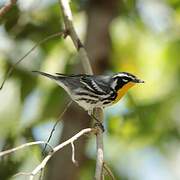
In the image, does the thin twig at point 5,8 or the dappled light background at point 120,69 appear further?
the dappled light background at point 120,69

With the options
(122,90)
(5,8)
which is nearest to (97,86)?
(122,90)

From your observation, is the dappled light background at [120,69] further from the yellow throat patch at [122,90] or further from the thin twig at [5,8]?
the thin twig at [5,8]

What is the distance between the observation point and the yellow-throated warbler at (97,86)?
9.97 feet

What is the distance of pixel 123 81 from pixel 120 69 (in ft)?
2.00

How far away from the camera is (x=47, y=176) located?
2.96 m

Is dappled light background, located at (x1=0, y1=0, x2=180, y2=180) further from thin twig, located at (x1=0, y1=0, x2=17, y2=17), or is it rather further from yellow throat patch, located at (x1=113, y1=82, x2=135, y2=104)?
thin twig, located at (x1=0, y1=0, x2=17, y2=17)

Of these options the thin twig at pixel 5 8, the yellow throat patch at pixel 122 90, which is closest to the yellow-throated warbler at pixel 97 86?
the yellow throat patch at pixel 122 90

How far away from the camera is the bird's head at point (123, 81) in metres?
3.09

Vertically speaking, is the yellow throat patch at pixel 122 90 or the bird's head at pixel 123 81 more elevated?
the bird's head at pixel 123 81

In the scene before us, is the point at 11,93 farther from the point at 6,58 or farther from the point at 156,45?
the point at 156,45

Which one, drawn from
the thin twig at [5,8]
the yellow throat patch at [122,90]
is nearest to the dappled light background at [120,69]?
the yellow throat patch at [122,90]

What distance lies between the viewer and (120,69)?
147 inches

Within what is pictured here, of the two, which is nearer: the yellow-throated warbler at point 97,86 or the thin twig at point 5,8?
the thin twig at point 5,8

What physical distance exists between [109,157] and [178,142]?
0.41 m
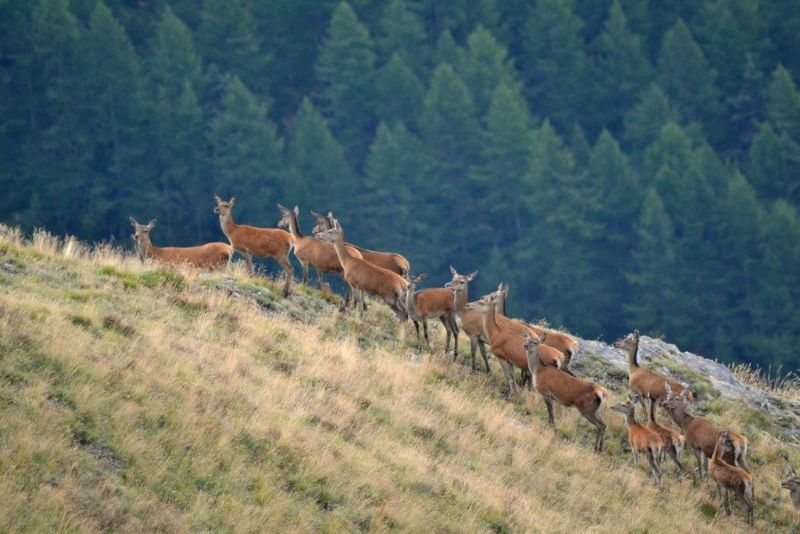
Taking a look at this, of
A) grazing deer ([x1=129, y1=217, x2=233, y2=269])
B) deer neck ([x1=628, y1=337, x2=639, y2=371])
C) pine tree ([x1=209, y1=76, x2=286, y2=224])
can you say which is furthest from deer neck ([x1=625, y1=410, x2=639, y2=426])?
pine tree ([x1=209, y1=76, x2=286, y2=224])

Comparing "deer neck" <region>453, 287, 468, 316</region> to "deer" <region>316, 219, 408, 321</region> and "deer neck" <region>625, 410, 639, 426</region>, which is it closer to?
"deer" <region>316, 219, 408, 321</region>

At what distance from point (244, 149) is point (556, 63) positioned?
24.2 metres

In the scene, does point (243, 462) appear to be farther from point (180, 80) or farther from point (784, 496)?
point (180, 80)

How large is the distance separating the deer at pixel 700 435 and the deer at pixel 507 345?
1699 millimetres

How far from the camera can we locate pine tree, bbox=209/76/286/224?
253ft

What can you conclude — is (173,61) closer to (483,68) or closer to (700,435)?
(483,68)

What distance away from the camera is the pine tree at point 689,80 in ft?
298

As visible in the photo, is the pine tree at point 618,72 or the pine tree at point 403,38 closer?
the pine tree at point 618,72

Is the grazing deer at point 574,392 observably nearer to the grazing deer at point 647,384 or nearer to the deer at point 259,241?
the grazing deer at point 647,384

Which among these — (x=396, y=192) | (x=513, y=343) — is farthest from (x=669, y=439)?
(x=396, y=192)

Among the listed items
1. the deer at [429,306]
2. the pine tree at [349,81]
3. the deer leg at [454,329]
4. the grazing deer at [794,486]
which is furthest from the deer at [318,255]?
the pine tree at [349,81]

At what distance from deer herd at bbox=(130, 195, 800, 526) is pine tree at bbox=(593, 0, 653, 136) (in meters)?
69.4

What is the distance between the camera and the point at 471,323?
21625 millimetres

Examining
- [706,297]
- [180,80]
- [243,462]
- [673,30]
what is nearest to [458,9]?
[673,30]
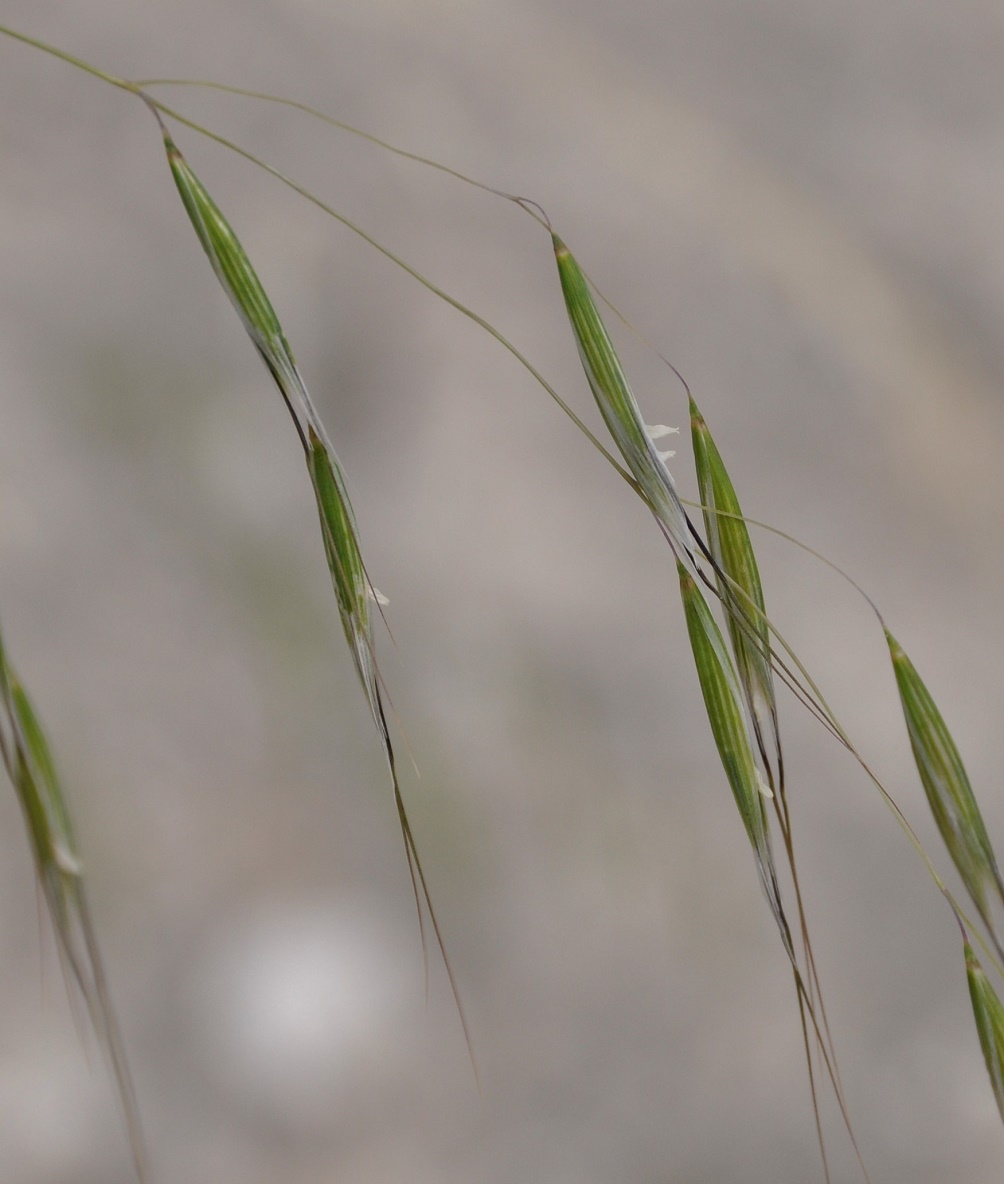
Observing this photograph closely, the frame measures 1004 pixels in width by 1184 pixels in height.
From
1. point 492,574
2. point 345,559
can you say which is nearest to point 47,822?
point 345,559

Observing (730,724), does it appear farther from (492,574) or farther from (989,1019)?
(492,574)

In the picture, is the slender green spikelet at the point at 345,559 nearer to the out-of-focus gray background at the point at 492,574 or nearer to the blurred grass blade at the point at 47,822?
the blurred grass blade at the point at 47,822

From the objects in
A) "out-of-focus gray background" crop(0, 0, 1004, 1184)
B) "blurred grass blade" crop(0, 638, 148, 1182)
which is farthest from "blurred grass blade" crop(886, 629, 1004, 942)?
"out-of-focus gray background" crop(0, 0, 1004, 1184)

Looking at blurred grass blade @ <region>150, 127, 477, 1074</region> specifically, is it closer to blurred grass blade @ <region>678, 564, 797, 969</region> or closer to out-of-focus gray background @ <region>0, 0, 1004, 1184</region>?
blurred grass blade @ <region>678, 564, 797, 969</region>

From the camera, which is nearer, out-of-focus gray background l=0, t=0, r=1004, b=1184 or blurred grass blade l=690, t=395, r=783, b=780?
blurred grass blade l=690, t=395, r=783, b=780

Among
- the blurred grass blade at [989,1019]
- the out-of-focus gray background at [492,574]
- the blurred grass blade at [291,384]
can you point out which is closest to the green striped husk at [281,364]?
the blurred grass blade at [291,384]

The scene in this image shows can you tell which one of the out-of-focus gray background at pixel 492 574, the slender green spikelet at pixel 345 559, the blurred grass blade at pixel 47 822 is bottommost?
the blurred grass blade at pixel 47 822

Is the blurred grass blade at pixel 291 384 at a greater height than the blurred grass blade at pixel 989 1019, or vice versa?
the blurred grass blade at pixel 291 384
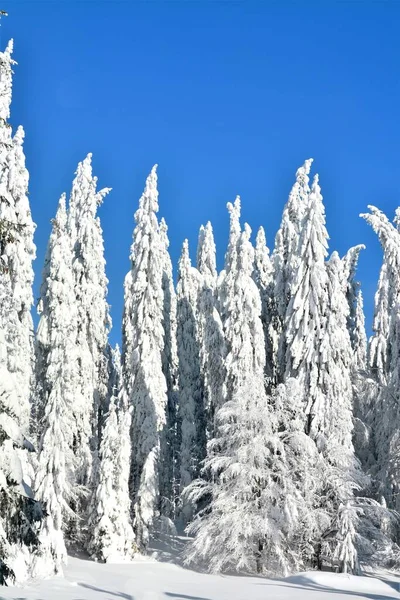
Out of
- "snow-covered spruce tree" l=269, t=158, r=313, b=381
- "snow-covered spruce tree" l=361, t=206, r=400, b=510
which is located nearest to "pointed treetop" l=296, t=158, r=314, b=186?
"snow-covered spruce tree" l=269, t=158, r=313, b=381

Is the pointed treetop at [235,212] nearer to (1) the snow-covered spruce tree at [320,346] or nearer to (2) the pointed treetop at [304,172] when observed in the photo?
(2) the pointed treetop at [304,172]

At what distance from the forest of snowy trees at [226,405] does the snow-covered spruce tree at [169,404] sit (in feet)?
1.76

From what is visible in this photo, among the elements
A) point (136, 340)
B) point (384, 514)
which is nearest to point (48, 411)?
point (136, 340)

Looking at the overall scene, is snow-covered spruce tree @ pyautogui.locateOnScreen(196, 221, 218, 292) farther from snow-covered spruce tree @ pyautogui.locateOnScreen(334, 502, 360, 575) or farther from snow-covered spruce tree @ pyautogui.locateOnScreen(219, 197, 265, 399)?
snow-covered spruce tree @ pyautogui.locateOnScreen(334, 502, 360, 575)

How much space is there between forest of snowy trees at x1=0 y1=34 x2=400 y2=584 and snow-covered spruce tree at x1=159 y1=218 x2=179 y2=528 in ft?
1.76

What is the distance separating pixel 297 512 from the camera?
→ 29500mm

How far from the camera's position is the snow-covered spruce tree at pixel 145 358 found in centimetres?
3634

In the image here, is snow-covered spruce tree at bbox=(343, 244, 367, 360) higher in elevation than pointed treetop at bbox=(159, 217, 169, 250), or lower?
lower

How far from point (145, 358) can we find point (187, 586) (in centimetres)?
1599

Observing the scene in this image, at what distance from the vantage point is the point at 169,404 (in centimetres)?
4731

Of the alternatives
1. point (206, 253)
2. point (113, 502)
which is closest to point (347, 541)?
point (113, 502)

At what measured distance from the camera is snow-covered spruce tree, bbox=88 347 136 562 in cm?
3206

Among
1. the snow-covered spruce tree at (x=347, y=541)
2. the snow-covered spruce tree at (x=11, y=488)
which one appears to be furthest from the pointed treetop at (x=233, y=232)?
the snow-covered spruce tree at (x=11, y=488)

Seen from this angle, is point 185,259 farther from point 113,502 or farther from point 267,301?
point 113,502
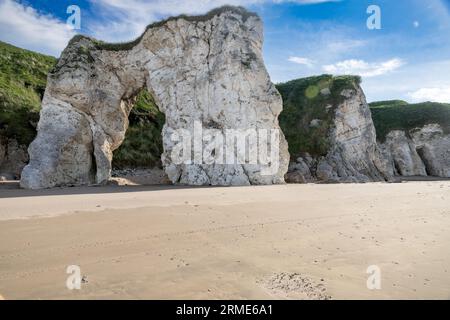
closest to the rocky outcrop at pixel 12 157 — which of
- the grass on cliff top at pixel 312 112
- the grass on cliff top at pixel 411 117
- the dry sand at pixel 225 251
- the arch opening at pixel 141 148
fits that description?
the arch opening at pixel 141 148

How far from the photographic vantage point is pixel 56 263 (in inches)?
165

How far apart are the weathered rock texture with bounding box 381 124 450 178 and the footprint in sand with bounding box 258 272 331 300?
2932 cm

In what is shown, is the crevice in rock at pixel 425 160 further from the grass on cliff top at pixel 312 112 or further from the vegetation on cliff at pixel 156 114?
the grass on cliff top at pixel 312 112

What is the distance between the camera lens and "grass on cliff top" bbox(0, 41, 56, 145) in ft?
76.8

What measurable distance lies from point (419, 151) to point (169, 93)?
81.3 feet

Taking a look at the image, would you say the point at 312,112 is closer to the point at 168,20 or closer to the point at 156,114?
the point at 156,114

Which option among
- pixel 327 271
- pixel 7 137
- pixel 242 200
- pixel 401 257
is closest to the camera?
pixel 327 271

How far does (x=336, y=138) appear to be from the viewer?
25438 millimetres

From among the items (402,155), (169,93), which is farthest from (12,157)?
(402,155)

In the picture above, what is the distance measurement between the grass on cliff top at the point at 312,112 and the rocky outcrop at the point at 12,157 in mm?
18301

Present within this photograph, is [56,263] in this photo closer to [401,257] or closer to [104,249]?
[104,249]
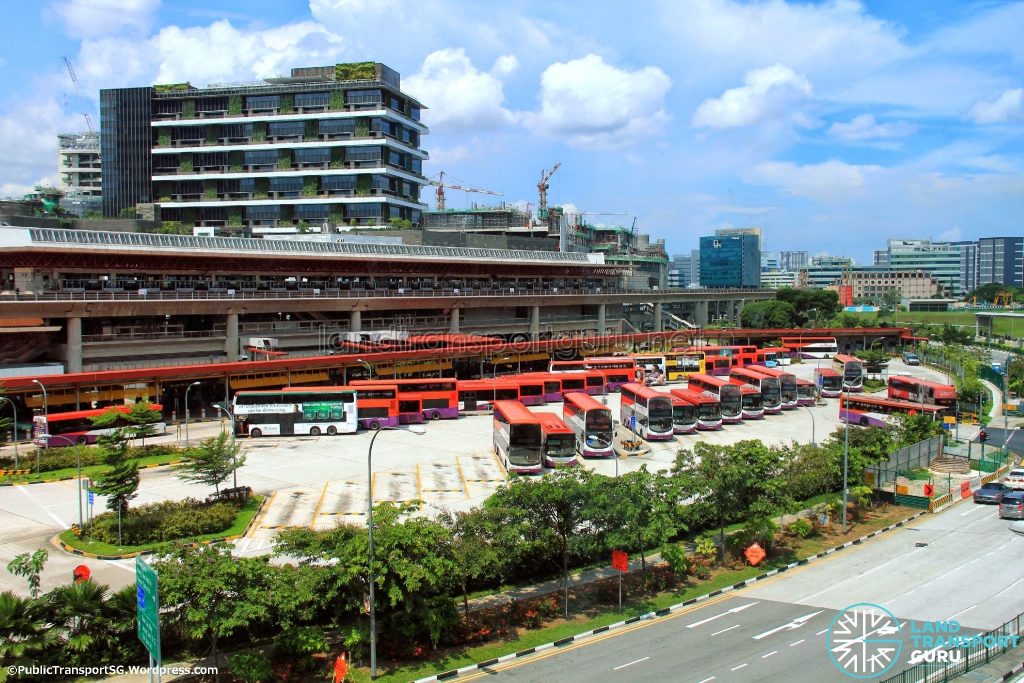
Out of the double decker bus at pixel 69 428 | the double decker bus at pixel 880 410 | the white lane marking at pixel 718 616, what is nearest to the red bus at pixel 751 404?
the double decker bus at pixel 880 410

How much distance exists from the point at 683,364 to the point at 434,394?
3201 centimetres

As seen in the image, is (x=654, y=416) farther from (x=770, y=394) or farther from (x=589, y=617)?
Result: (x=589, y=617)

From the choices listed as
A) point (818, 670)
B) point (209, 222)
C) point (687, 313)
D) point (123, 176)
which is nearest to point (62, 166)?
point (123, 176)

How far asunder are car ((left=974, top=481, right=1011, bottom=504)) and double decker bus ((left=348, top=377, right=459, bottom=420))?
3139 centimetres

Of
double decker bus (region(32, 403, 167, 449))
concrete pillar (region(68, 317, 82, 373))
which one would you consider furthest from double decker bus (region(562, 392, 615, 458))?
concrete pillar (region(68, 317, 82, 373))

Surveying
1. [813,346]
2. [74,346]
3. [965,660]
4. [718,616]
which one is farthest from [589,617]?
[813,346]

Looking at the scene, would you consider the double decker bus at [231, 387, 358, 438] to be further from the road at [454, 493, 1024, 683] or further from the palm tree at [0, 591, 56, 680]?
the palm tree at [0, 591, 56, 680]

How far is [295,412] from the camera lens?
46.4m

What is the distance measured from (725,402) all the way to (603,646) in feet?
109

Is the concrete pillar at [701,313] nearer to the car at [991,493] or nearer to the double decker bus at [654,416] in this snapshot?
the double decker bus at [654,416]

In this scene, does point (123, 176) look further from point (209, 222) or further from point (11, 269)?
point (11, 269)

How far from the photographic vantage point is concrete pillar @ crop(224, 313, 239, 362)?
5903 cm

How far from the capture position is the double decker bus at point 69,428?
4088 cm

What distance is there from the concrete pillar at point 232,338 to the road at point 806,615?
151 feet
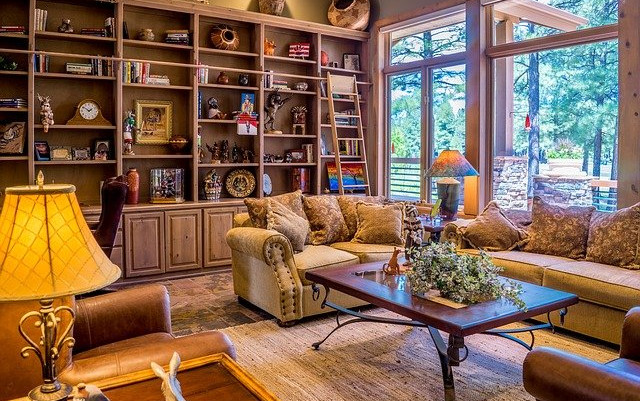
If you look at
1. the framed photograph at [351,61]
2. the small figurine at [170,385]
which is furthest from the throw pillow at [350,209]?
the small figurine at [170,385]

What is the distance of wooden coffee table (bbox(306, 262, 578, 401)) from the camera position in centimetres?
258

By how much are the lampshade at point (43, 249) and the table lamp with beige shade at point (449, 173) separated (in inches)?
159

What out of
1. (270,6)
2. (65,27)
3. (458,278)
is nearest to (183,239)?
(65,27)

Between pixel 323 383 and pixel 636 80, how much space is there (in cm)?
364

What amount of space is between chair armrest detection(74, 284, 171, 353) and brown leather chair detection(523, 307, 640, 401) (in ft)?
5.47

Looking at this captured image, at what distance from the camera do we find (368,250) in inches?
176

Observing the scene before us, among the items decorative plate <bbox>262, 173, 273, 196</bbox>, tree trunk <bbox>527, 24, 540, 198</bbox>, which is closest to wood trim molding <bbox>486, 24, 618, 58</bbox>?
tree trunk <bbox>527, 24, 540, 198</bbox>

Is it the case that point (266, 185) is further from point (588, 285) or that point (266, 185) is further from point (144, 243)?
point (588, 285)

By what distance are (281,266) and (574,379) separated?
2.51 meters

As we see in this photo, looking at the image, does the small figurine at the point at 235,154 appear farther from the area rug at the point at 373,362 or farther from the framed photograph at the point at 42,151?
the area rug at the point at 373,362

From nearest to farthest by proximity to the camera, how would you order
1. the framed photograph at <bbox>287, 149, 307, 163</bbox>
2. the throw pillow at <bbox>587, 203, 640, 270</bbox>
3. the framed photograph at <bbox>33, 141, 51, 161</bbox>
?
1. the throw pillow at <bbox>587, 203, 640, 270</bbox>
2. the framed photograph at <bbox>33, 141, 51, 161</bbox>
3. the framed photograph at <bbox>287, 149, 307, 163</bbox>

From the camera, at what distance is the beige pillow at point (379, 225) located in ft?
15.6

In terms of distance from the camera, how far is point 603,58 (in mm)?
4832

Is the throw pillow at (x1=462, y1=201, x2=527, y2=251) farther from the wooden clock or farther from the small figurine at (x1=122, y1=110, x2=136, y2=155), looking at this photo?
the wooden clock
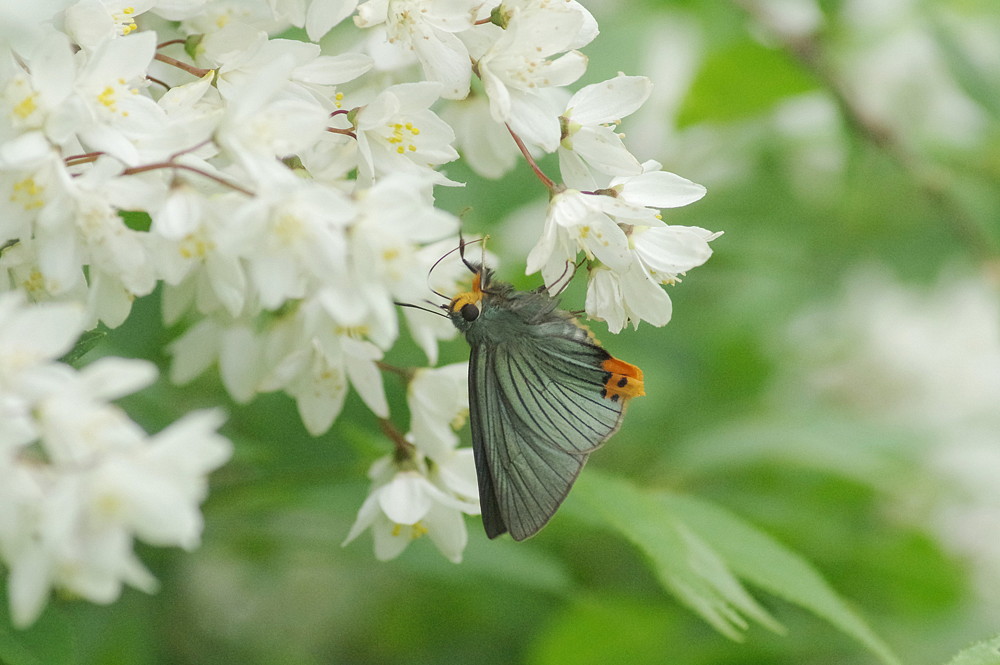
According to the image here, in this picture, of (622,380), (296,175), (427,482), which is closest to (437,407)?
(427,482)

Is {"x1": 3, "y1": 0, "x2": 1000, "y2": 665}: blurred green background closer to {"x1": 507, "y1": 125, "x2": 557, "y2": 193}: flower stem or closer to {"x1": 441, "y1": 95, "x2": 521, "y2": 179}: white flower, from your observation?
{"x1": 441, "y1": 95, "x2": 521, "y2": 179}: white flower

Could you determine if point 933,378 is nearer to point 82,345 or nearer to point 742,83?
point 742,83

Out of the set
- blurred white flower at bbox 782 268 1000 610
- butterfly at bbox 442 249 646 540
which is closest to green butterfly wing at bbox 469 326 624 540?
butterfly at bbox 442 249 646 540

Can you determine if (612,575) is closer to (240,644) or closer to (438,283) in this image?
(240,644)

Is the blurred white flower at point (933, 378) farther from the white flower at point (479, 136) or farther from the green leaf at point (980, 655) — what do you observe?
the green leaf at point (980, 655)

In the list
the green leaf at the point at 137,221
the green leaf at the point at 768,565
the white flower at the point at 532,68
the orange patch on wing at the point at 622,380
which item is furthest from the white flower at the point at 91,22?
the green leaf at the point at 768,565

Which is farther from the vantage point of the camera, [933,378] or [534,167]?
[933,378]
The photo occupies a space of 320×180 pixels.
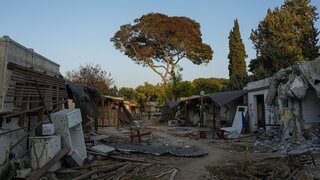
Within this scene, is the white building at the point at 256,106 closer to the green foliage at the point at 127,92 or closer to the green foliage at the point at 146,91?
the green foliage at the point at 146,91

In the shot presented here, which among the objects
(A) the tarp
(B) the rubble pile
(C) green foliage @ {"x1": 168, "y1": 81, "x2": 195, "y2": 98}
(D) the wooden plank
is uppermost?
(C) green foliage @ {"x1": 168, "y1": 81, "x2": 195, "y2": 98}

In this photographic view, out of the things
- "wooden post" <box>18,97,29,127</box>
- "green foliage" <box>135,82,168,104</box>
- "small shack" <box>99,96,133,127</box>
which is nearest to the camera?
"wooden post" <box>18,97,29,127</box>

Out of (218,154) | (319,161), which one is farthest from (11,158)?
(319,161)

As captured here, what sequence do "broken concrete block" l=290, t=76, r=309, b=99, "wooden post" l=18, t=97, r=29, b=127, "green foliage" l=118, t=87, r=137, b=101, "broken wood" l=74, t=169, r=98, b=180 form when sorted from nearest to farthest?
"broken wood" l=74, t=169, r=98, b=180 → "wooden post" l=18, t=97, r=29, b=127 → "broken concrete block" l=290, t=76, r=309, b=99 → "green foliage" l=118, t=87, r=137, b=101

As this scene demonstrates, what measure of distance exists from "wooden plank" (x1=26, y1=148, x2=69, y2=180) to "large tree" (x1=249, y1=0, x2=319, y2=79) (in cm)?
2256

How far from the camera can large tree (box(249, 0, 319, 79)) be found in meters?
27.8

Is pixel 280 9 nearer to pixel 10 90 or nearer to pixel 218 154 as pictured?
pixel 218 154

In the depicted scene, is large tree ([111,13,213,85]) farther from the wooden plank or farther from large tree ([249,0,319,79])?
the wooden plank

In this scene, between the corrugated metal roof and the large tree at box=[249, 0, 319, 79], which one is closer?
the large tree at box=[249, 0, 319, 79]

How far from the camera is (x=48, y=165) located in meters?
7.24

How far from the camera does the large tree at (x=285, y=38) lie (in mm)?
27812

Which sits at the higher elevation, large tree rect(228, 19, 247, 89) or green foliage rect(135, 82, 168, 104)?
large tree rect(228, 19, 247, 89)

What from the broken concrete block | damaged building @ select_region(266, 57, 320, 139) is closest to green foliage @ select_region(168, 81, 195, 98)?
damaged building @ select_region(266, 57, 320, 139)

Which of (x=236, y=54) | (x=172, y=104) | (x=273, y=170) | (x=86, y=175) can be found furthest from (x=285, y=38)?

* * *

● **Written task**:
Swap "rocky outcrop" for "rock ledge" in the part of the entries that opens with the line containing "How far does" and closes with the line containing "3139 centimetres", leaving everything else unchanged. Return only that part, with the pictures left out.

● **The response**:
How far does (x=336, y=138) appear to be from the viewer?
25438 millimetres

From among the items (402,155), (169,93), which is farthest from (12,157)?
(402,155)

In the picture above, what is the distance measurement between the grass on cliff top at the point at 312,112 and the rock ledge at the point at 12,157 in mm?
18301

Present within this photograph, is [56,263] in this photo closer to [401,257] or closer to [104,249]?
[104,249]
Out of the double decker bus at pixel 69 428 | the double decker bus at pixel 880 410 | the white lane marking at pixel 718 616, what is nearest to the red bus at pixel 751 404?
the double decker bus at pixel 880 410

How much distance exists from the point at 683,364 to the point at 434,394?
3201 centimetres

As seen in the image, is (x=654, y=416) farther from (x=770, y=394) or farther from (x=589, y=617)?
Result: (x=589, y=617)

From the choices listed as
A) point (818, 670)
B) point (209, 222)
C) point (687, 313)
D) point (123, 176)
which is nearest to point (62, 166)?
point (123, 176)

How far asunder are car ((left=974, top=481, right=1011, bottom=504)) and double decker bus ((left=348, top=377, right=459, bottom=420))?
3139 centimetres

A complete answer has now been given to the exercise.